Regia di Rainer Werner Fassbinder vedi scheda film
Uno dei migliori e più compatti Fassbinder. La (constatazione della) morte della borghesia affidata ad un gioco lieve e crudele.
Fassbinder non può, e non vuole, rinunciare ad affondare colpi chirurgici di rara precisione nel corpo putrefatto della sua vittima preferita: la borghesia. Vittima in fondo facile e inerte, nella ripetizione senza senso di atti e movimenti, nella continua rifrazione dei suoi appartenenti in specchi o superfici lucide, che si fanno artefici di una duplicazione di immagini (e sentimenti) già così radicati in una socialità ballerina ed ipocrita, in una leggerezza che non sa decantare a sufficienza gli atavici sensi di colpa.
Roulette cinese è un meraviglioso gioco al massacro, una lenta discesa agli inferi della scoperta di sé, e del sé che gli altri vedono. Otto persone in una villa, praticamente quattro coppie, assortite male e in continuo rimescolamento (una moglie ed un marito, i rispettivi amanti, la figlia poliomelitica e la governante sordomuta, una donna factotum dal passato oscuro e il di lei figlio con ambizioni da scrittore romantico), chiuse nelle gabbie di stanze anche interiori da cui è impossibile trovare vie di fuga (molti critici hanno legittimamente parlato di assonanze con L’angelo sterminatore e più in generale con Bunuel, in quel continuo ed insistito indugiare su circostanze aliene al filo narrativo – il mendicante finto cieco, il nome di un uomo ucciso in un recente passato, una porta chiusa, anzi no, e tuttavia destinata a chiudersi forse per sempre-), che si ritrovano (dopo una agnizione che trasforma il tradimento, ed il sesso, in una variabile impazzita e in fondo accomodante delle pulsioni erotiche) a giocare alla roulette cinese.
Il gioco è un balletto sotto forma di indovinello, che richiama l’innocente voglia di scoperta appartenente all’infanzia e che tuttavia Fassbinder trasfigura in una lenta agonia delle carni infette dei suoi esseri umani al microscopio, senza distinzione di sesso, età, ceto e famiglia.
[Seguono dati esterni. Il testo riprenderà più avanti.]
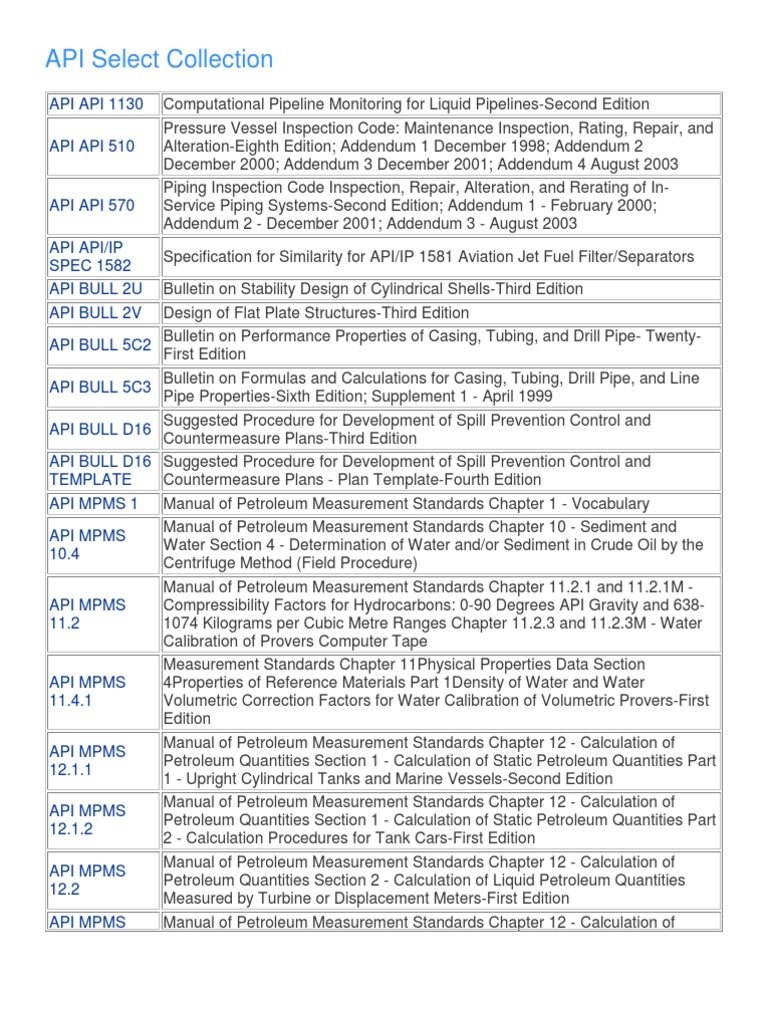 API Select Collection

| | |
|---|---|
| API API 1130 | Computational Pipeline Monitoring for Liquid Pipelines-Second Edition |
| API API 510 | Pressure Vessel Inspection Code: Maintenance Inspection, Rating, Repair, and Alteration-Eighth Edition; Addendum 1 December 1998; Addendum 2 December 2000; Addendum 3 December 2001; Addendum 4 August 2003 |
| API API 570 | Piping Inspection Code Inspection, Repair, Alteration, and Rerating of In-Service Piping Systems-Second Edition; Addendum 1 - February 2000; Addendum 2 - December 2001; Addendum 3 - August 2003 |
| API API/IP SPEC 1582 | Specification for Similarity for API/IP 1581 Aviation Jet Fuel Filter/Separators |
| API BULL 2U | Bulletin on Stability Design of Cylindrical Shells-Third Edition |
| API BULL 2V | Design of Flat Plate Structures-Third Edition |
| API BULL 5C2 | Bulletin on Performance Properties of Casing, Tubing, and Drill Pipe- Twenty-First Edition |
| API BULL 5C3 | Bulletin on Formulas and Calculations for Casing, Tubing, Drill Pipe, and Line Pipe Properties-Sixth Edition; Supplement 1 - April 1999 |
| API BULL D16 | Suggested Procedure for Development of Spill Prevention Control and Countermeasure Plans-Third Edition |
| API BULL D16 TEMPLATE | Suggested Procedure for Development of Spill Prevention Control and Countermeasure Plans - Plan Template-Fourth Edition |
| API MPMS 1 | Manual of Petroleum Measurement Standards Chapter 1 - Vocabulary |
| API MPMS 10.4 | Manual of Petroleum Measurement Standards Chapter 10 - Sediment and Water Section 4 - Determination of Water and/or Sediment in Crude Oil by the Centrifuge Method (Field Procedure) |
| API MPMS 11.2 | Manual of Petroleum Measurement Standards Chapter 11.2.1 and 11.2.1M - Compressibility Factors for Hydrocarbons: 0-90 Degrees API Gravity and 638-1074 Kilograms per Cubic Metre Ranges Chapter 11.2.3 and 11.2.3M - Water Calibration of Provers Computer Tape |
| API MPMS 11.4.1 | Measurement Standards Chapter 11Physical Properties Data Section 4Properties of Reference Materials Part 1Density of Water and Water Volumetric Correction Factors for Water Calibration of Volumetric Provers-First Edition |
| API MPMS 12.1.1 | Manual of Petroleum Measurement Standards Chapter 12 - Calculation of Petroleum Quantities Section 1 - Calculation of Static Petroleum Quantities Part 1 - Upright Cylindrical Tanks and Marine Vessels-Second Edition |
| API MPMS 12.1.2 | Manual of Petroleum Measurement Standards Chapter 12 - Calculation of Petroleum Quantities Section 1 - Calculation of Static Petroleum Quantities Part 2 - Calculation Procedures for Tank Cars-First Edition |
| API MPMS 12.2 | Manual of Petroleum Measurement Standards Chapter 12 - Calculation of Petroleum Quantities Section 2 - Calculation of Liquid Petroleum Quantities Measured by Turbine or Displacement Meters-First Edition |
| API MPMS | Manual of Petroleum Measurement Standards Chapter 12 - Calculation of |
Due gruppi di quattro persone: uno di questi designa una persona appartente all’altro; l’altro ha il compito di individuare l’identità del prescelto, attraverso una serie di domande di vario tenore ed argomento che, nella risposta, rivelino indizi circa le sue caratteristiche. Al cospetto della macchina da presa, che il regista ora muove in balzi e saltelli a cogliere le repentine reazioni dei personaggi, ora congela in quadri quasi pittorici di angosciante fissità, capaci di trasmettere la palpabile e finale indicibilità delle anime borghesi, la verità si dipana, letteralmente come un gomitolo di brutta lana, i cui fili si spargono ovunque e mai più potranno essere ricomposti nella originaria fattura. Emergono gli odii ed i rancori, repressi ma nemmeno tanto, i rapporti di forza e convenienza, l’amore troppo detto per essere vero (“Lo sai che ti amo” “Sì, ma non ha importanza”), l’illusoria ricerca di una felicità che contempli apertura al nuovo e perenne ritorno al proprio bozzolo di focolare riscaldato in controluce (il film si chiude con la riproposizione della formula dei riti matrimoniali). Alla figlia malata il compito, solitario y final, di assaltare il fortino delle convinzioni borghesi, tuttavia con una latente malvagità di parole e pensiero che paiono predisporla ad un futuro di altrettanto inconsolabile infelicità. Alla fine uno sparo, che lo spettatore ode e vede, ed un altro, in campo lungo. Qualcuno è morto? Forse due? E chi esattamente? Come se avesse importanza, come se quegli otto magnifici gnomi di coerenza ed amore non fossero già morti. Una delle domande della roulette: come rappresenterebbe un pittore la persona scelta? Risposta: come un’immagine della morte interiore. Viene chiesto ad una donna se abbia capito il senso (essendo lei francese). Lei risponde semplicemente: “Lo so”.